─── Task input

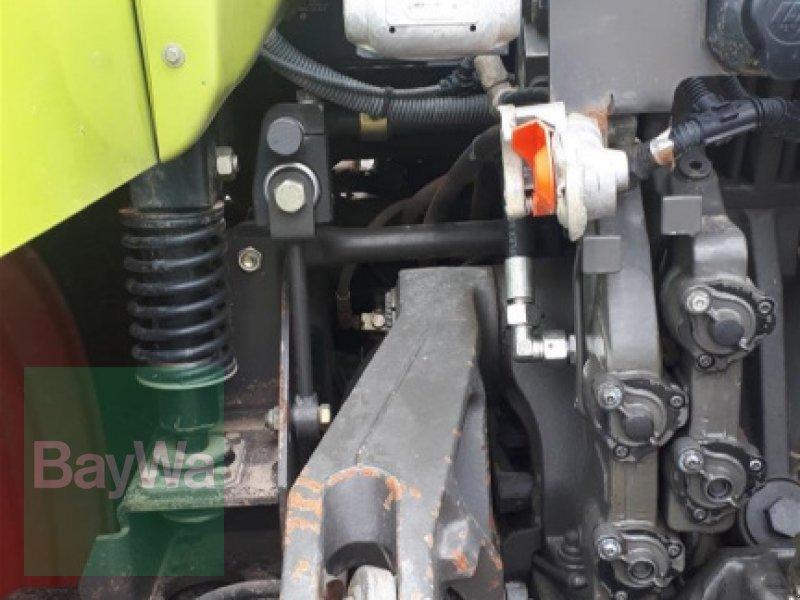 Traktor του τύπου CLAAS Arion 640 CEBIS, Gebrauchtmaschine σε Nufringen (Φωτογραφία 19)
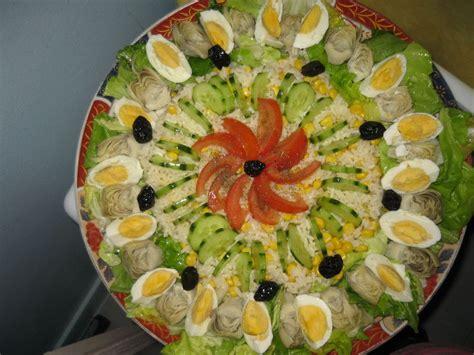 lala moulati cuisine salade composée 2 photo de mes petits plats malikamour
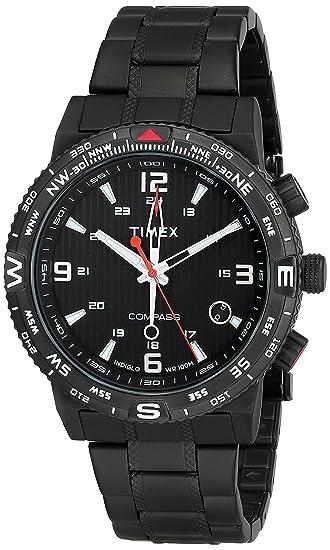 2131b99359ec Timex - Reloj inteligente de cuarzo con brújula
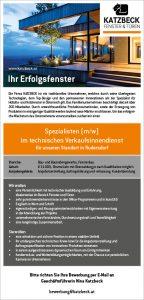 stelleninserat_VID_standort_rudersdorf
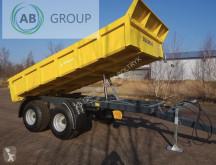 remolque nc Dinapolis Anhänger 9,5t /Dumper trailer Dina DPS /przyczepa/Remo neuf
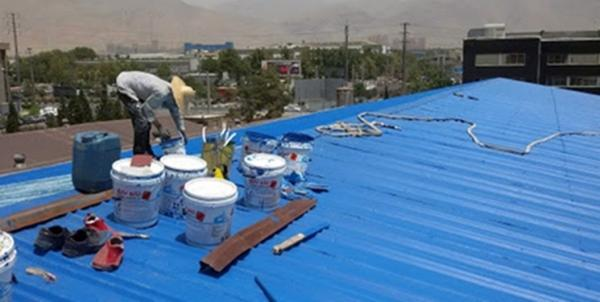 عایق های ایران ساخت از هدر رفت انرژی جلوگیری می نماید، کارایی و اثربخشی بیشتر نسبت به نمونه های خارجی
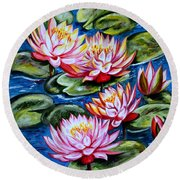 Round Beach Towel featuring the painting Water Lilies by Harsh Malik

──────
─── Task input

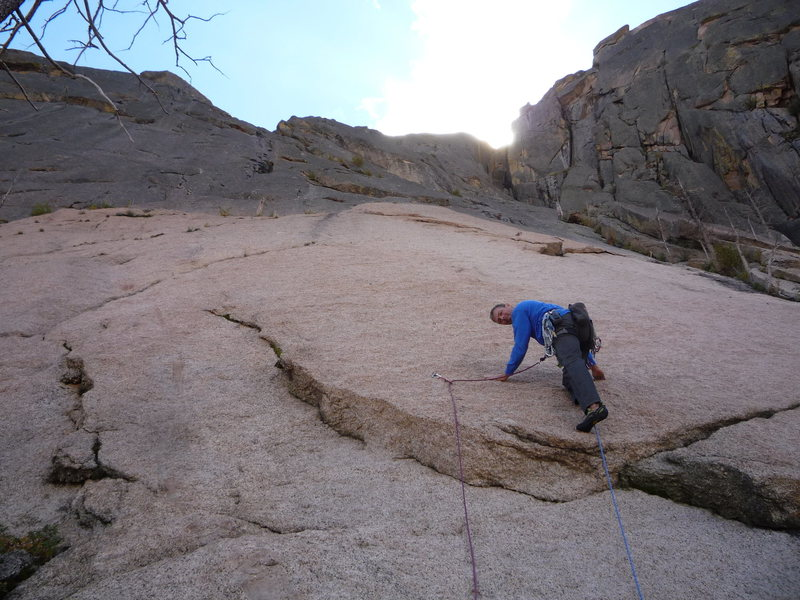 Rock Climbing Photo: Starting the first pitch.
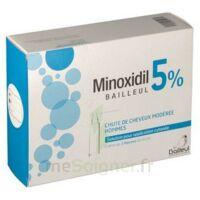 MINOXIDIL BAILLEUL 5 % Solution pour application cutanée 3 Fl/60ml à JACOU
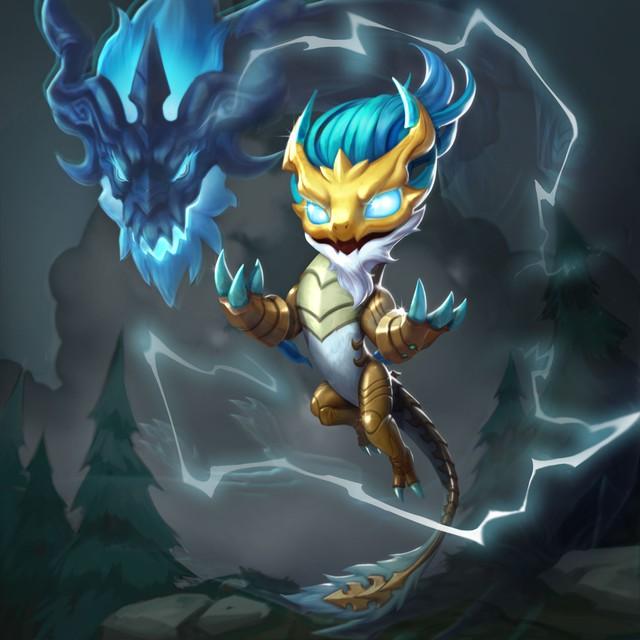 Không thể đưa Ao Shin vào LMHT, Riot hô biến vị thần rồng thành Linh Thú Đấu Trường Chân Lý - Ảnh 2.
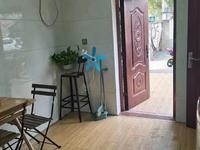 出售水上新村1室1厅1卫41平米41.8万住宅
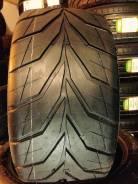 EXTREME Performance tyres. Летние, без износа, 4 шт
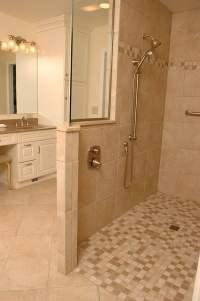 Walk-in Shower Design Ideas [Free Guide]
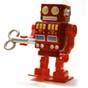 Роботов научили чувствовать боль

──────

### To do:
Above are some entries. Restate word for word the lines from the one holding "EXTREME Performance tyres." through the one holding "Роботов научили чувствовать боль", but not the pictures.

### Result for this task:
 EXTREME Performance tyres. Летние, без износа, 4 шт
 Walk-in Shower Design Ideas [Free Guide]
 Роботов научили чувствовать боль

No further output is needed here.